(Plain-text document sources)
□ □ □
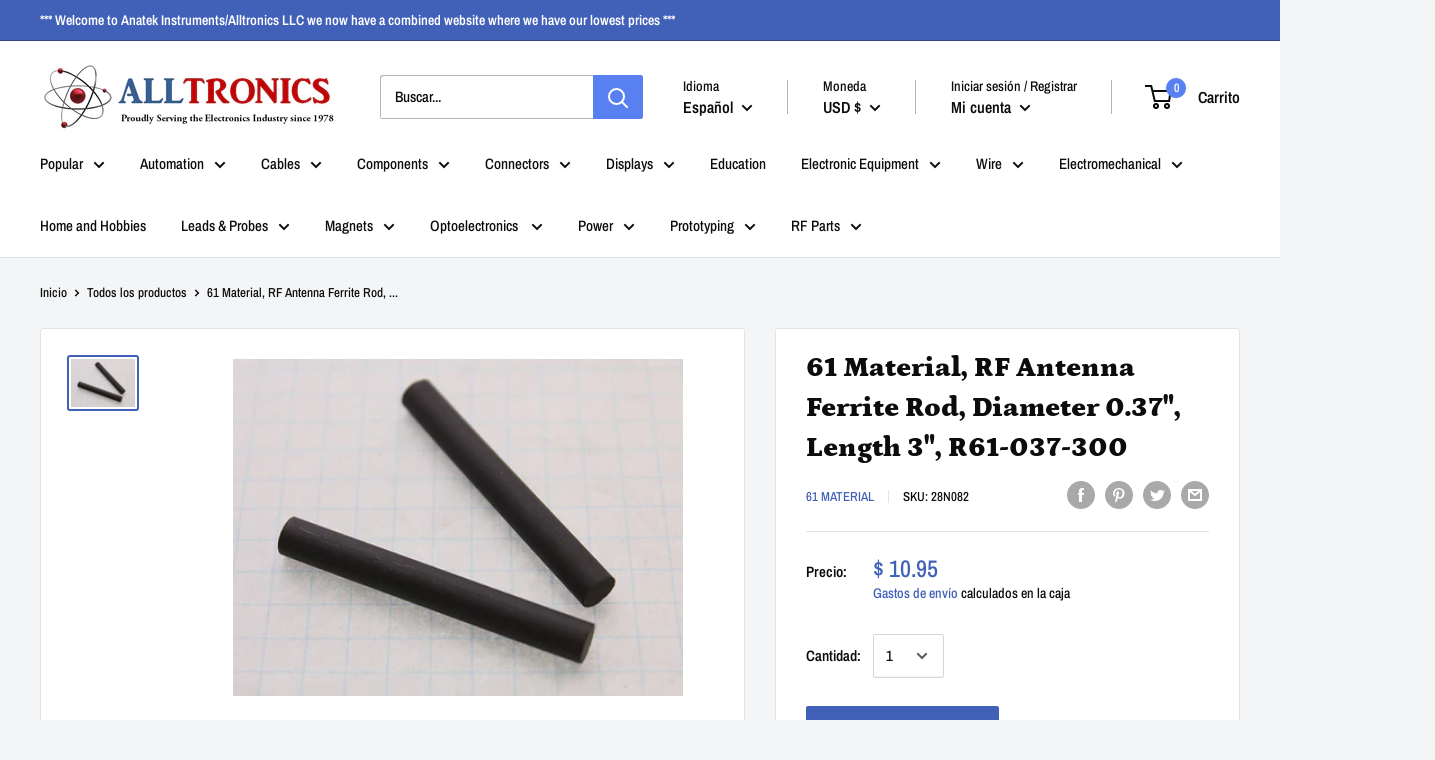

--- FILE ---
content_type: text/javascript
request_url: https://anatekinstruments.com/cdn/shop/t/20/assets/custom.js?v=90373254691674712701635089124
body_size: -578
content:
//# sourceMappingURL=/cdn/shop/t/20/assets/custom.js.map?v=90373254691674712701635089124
□ □ □
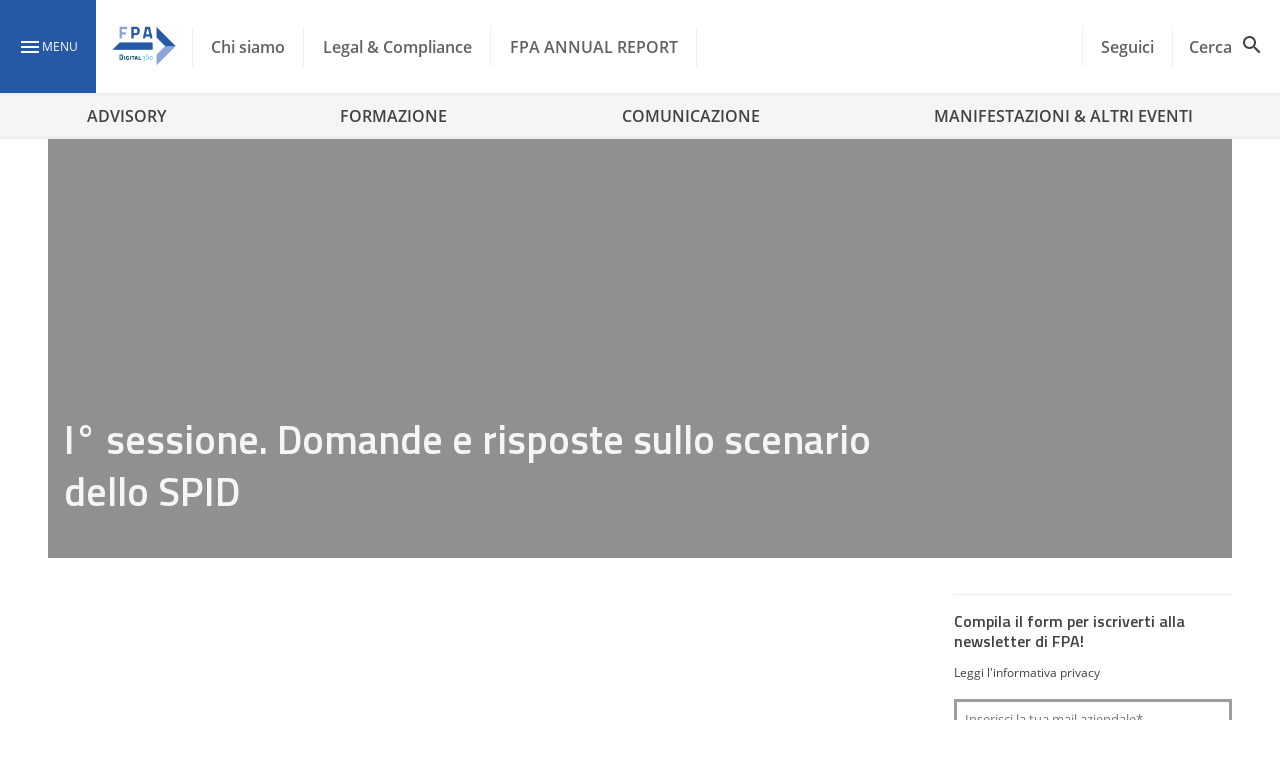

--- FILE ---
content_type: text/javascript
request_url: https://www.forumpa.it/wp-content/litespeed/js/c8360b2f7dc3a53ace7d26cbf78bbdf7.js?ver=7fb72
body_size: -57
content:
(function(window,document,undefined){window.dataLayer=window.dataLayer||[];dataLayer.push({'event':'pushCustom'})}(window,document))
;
□ □ □
__Requirement__. Search the data for the string "assets" and copy each line where it appears.

__Result__.
request_url: https://anatekinstruments.com/cdn/shop/t/20/assets/custom.js?v=90373254691674712701635089124
//# sourceMappingURL=/cdn/shop/t/20/assets/custom.js.map?v=90373254691674712701635089124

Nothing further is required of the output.